● **Selected excerpt**

=====

UPDATE! Ann’s landed a book deal from this project and she’s still reading. Here’s her review of Pepperpot: Best New Stories from the Caribbean.
Late last year, I did an interview with British writer Ann Morgan about her project (a blog now on track to become a book) to read the entire world in one year. That article Reading the World: the Caribbean Leg can be found here. I came across the transcript of our original interview and thought it was worth sharing. Enjoy.
Joanne C. Hillhouse: What’s the single most significant thing you’ve learned so far on this literary journey?
Ann Morgan: That the world is full of generous people who will help you achieve your goals if you ask them in the right way. In terms of what I’ve learnt from the books, that’s probably best summed up by a sentence from The Corsair by Abdul Aziz Al Mahmoud (the book I read from Qatar): ‘You would think differently if this land was your land and if these people were your people.’
JCH: Has it changed how you perceived any of the countries or deepened your understanding of them in any way? I ask that because I do believe that the insights provided through the arts – even more so than non fiction or news – can open a window to the soul of a country; how people live, think, dream, what they value…. I wonder if it has resulted in any shifts in terms of how you see things?
AM: I think I’ve learned to appreciate the value of difference more and the extraordinary variety of cultures we have in our world. However, I’m also very conscious that as I’m only reading one book from each country this year I mustn’t make the mistake of thinking that I have gained a rounded insight into any particular nation – I’d be annoyed if someone assumed they knew all about Britain just from reading Great Expectations!
JCH: I find the task you’ve set yourself to be quite ambitious, has it ever felt overwhelming?
AM: I was worried it might be overwhelming at the start and it has been tiring. But by making a plan of how much I had to read each day and sticking to it, it’s been possible. I’ve also had great encouragement from people all over the world who have got behind the project and done so much to help me.

=====

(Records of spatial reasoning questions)
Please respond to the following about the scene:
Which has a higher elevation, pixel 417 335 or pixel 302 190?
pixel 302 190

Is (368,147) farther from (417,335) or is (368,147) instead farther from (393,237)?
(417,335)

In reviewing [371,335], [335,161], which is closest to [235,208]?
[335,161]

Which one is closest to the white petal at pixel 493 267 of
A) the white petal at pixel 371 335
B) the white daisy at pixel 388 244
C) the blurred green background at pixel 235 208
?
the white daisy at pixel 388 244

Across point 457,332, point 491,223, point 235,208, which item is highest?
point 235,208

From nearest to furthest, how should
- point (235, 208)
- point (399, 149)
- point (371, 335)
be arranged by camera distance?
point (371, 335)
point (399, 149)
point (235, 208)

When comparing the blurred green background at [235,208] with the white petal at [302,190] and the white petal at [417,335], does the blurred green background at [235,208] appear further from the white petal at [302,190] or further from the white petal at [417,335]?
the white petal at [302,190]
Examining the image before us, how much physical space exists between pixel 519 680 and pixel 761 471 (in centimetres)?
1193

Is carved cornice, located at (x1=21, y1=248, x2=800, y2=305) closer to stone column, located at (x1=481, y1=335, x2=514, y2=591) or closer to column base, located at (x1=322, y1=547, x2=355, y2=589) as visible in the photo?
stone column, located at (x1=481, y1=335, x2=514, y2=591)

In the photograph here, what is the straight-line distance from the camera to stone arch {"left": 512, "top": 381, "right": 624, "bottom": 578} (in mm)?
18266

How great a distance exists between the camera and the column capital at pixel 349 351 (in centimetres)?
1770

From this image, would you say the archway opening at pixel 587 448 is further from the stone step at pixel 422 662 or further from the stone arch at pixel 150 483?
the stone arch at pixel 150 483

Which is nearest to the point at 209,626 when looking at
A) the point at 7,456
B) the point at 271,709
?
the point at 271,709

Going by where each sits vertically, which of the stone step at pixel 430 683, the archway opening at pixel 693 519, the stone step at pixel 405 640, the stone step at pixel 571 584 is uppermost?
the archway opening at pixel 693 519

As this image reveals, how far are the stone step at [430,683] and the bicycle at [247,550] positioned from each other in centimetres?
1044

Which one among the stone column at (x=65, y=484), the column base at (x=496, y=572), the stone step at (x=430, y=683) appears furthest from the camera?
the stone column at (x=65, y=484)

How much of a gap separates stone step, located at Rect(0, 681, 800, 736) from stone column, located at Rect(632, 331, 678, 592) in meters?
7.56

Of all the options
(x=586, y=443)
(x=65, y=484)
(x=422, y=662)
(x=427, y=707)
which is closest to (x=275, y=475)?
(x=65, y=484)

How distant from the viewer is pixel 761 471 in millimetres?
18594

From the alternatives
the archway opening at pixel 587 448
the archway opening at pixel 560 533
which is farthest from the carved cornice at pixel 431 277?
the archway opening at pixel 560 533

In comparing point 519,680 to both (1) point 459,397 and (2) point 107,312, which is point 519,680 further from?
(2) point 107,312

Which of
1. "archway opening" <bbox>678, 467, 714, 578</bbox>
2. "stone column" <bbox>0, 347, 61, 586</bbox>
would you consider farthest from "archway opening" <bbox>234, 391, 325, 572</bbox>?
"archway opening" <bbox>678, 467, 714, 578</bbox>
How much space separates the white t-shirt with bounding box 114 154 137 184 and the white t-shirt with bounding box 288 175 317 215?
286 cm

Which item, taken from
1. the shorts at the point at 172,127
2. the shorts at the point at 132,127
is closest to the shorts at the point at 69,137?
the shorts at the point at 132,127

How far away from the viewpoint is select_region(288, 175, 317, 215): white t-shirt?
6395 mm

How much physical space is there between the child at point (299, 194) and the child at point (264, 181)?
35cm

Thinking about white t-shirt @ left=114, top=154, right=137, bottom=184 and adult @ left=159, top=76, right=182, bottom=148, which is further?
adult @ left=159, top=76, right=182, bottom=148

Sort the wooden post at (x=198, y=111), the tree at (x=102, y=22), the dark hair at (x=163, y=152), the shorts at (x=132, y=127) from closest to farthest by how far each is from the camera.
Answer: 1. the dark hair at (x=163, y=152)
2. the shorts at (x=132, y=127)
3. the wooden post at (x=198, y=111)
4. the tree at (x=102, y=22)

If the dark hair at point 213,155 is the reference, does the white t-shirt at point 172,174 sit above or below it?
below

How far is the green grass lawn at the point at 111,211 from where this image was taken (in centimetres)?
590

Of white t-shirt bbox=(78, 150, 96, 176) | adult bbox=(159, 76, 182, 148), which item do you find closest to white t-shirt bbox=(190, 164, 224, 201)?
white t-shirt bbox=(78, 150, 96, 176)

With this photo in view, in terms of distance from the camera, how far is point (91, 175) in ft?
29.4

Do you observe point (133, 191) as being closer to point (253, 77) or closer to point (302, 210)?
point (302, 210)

=====

● **What this exercise asks**
[a] In the interview with Ann Morgan, which book did she read from Qatar?
[b] Extend the interview with Ann Morgan past its final answer.

● **Final answers**
[a] The Corsair by Abdul Aziz Al Mahmoud.

[b]
JCH: Has it been fun?
AM: Yes, great fun. And I now have friends all over the planet, which is brilliant.
JCH: What’s the most fun thing you’ve learned about the Caribbean through reading Caribbean books?
AM: I loved the myth about the Snake King as told by the children in Grade 6 at Atkinson School, Bataka, Dominica. The story was so rooted in the landscape of the island – with a specific rock formation on the island used as the staircase for the snake to climb out of the ocean. The illustrations also made it a really colourful, joyful book.
JCH: What’s the most unsettling thing?
AM: I guess that would have to be the history of the brutal acts that took place under the regime of Trujillo in the Dominican Republic. These form the backdrop and backstory to The Brief Wondrous Life of Oscar Wao by Junot Diaz, which I read for that country. It’s amazing that such a vibrant society could emerge from such dark times.
And assuming it’s not either of these, what’s the most revealing thing?
AM: I was fascinated to read Trinidadian writer Vahni Capildeo’s reflections on what it’s like to try to find a voice as a Caribbean writer in her – as yet unpublished – memoir One Scattered Skeleton. She is related to VS Naipaul, so grew up in quite a large shadow, but for her the biggest obstacle seemed to be the fact that all the books published out there apart from Naipaul’s were from countries like the UK. Her descriptions of how books and formative experiences that we encounter growing up affect the way we read and write are fascinating.
JCH: Do you feel like you understand the Caribbean better than you did? Can you before and after it for me?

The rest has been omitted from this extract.